**Testo da leggere:**
────

Il ruolo rimane dunque vacante fino al giorno delle dimissioni da premier di Tony Blair, immediatamente assunto il giorno dopo come inviato di pace in Medio Oriente per il Quartetto, protetto dall’amicizia con due presidenti Usa. E’ il 27 giugno 2007. Resterà in carica fino al 27 maggio 2015. Blair viene immediatamente celebrato come amico di Israele e nel 2009, sempre durante il mandato, prende un premio da 1 milione di dollari, il Dan David Prize a Tel Aviv. Di fatto per Gaza non fa niente, per la Cisgiordania poco e tollera l’espansione delle colonie nella West Bank.

────

**Record estratti:**
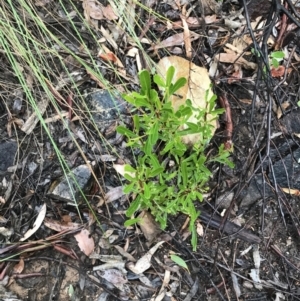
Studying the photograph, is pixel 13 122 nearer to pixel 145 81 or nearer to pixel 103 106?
pixel 103 106

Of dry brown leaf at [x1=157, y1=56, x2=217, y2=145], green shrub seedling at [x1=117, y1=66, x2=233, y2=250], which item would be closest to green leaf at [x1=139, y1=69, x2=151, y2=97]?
green shrub seedling at [x1=117, y1=66, x2=233, y2=250]

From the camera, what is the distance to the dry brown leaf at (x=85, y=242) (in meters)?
1.74

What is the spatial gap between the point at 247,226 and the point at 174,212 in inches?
13.5

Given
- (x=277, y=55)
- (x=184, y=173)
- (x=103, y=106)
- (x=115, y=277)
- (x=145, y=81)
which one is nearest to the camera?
(x=145, y=81)

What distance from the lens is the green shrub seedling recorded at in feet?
4.76

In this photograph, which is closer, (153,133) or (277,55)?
(153,133)

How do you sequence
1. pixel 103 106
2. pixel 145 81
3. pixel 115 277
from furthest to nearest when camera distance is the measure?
pixel 103 106
pixel 115 277
pixel 145 81

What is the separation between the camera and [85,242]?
5.74 feet

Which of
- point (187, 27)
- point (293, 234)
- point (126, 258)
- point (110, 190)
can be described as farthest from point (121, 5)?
point (293, 234)

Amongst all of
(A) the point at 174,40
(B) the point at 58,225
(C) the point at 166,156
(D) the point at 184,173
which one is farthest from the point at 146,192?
(A) the point at 174,40

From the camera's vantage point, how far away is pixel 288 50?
204 cm

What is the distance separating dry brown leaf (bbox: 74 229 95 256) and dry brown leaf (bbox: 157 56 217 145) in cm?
57

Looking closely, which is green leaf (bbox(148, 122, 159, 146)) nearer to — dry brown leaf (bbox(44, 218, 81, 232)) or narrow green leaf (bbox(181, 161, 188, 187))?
narrow green leaf (bbox(181, 161, 188, 187))

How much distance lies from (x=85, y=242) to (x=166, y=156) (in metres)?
0.43
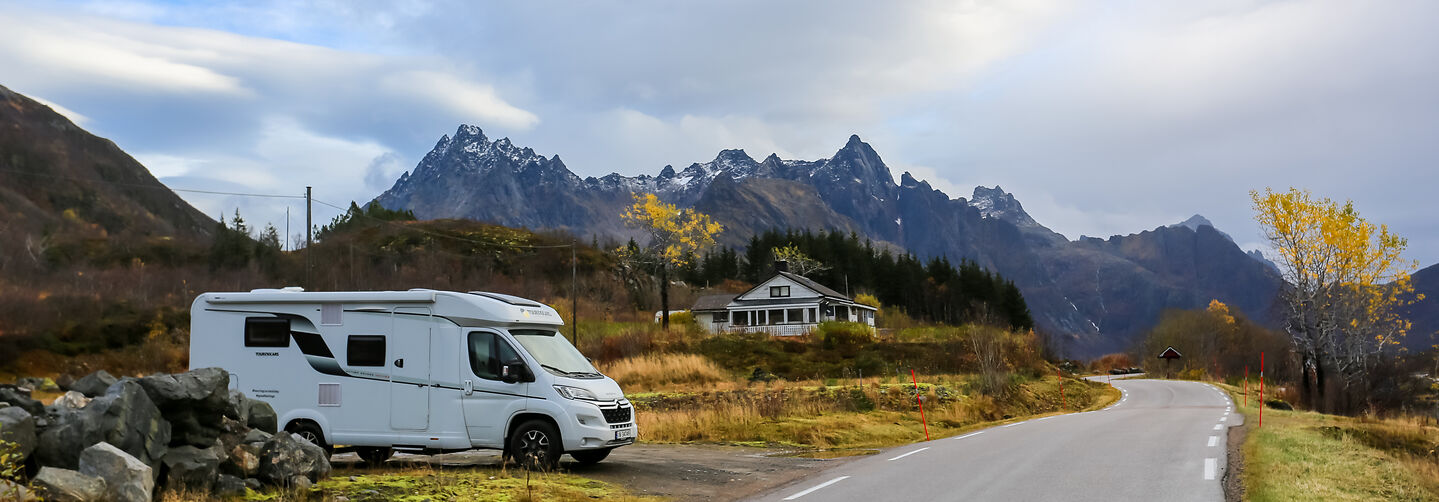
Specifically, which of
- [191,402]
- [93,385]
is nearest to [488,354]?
[191,402]

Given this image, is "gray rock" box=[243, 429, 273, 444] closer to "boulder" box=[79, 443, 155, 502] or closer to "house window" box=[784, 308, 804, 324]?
"boulder" box=[79, 443, 155, 502]

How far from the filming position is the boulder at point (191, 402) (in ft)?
30.6

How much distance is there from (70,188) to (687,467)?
175m

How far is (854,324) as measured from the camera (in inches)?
2392

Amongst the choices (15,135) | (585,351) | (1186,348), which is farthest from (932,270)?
(15,135)

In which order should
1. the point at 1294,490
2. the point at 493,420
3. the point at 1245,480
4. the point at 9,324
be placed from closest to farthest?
1. the point at 1294,490
2. the point at 1245,480
3. the point at 493,420
4. the point at 9,324

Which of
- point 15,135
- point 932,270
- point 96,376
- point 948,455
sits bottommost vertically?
point 948,455

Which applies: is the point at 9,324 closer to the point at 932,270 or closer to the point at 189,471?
the point at 189,471

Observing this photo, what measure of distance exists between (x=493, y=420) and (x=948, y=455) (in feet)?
23.3

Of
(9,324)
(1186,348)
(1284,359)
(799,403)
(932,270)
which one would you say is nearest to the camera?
(799,403)

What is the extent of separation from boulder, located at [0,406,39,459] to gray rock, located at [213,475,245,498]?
5.46ft

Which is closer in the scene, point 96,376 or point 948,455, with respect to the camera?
point 96,376

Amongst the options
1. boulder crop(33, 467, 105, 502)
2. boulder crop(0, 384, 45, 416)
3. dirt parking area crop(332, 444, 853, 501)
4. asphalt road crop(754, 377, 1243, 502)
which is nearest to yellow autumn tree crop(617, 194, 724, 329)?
asphalt road crop(754, 377, 1243, 502)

────

**Compito richiesto 1:**
Citi alla lettera le righe dei record, cominciando da quella che contiene "How far from" e terminando con l'ultima riga dei record, entrambe comprese.
**Compito richiesto 2:**
Prosegua il testo sul mandato di Tony Blair come inviato di pace del Quartetto in Medio Oriente, riprendendo dopo l'ultima frase riportata.

**Esito del compito 1:**
How far from the filming position is the boulder at point (191, 402) (in ft)?
30.6

How much distance is there from (70,188) to (687,467)?
175m

How far is (854,324) as measured from the camera (in inches)?
2392

Amongst the choices (15,135) | (585,351) | (1186,348), which is farthest from (932,270)?
(15,135)

In which order should
1. the point at 1294,490
2. the point at 493,420
3. the point at 1245,480
4. the point at 9,324
be placed from closest to farthest?
1. the point at 1294,490
2. the point at 1245,480
3. the point at 493,420
4. the point at 9,324

Which of
- point 15,135
- point 932,270
- point 96,376
- point 948,455
sits bottommost vertically?
point 948,455

Which applies: is the point at 9,324 closer to the point at 932,270 or closer to the point at 189,471?
the point at 189,471

Observing this photo, what measure of distance exists between (x=493, y=420) and (x=948, y=455) (in feet)?
23.3

Of
(9,324)
(1186,348)
(1284,359)
(799,403)
(932,270)
which one would you say is nearest to the camera?
(799,403)

What is the extent of separation from boulder, located at [0,406,39,459] to gray rock, located at [213,475,245,498]?
5.46ft

Which is closer in the scene, point 96,376 or point 948,455, with respect to the camera?
point 96,376

Amongst the options
1. boulder crop(33, 467, 105, 502)
2. boulder crop(0, 384, 45, 416)
3. dirt parking area crop(332, 444, 853, 501)
4. asphalt road crop(754, 377, 1243, 502)
which is nearest to yellow autumn tree crop(617, 194, 724, 329)?
asphalt road crop(754, 377, 1243, 502)

**Esito del compito 2:**
Secondo lui, la rinascita della Palestina doveva avvenire su basi economiche e non politiche e quindi progetta sei zone industriali (mai realizzate) e fa arrivare una pioggia di fondi che arricchisce sopratutto Ramallah. Un collaboratore di Abbas disse che “Blair parlava come un diplomatico israliano, vendeva il loro punto di vista. A noi non serviva a niente”.
https://www.palestine-studies.org/sites/default/files/attachments/jps-articles/JPS166_Cook.pdf
Intanto a Gaza è in corso una nuova offensiva da parte dello Stato di Israele, tra dicembre 2008 e gennaio 2009, e dopo i bombardamenti il tasso di disoccupazione sale a due terzi della popolazione attiva. Ma Blair dice che la “sicurezza di Israele non è negoziabile” e “ne va anche del nostro interesse strategico quello della Gran Bretagna, dell’Occidente e del mondo”. (Journal of Palestinian Studies XLII n. 2 pag 56). A gennaio 2009 sale Obama e nell’estate 2014 c’è un nuovo attacco israeliano su Gaza che dura 50 giorni.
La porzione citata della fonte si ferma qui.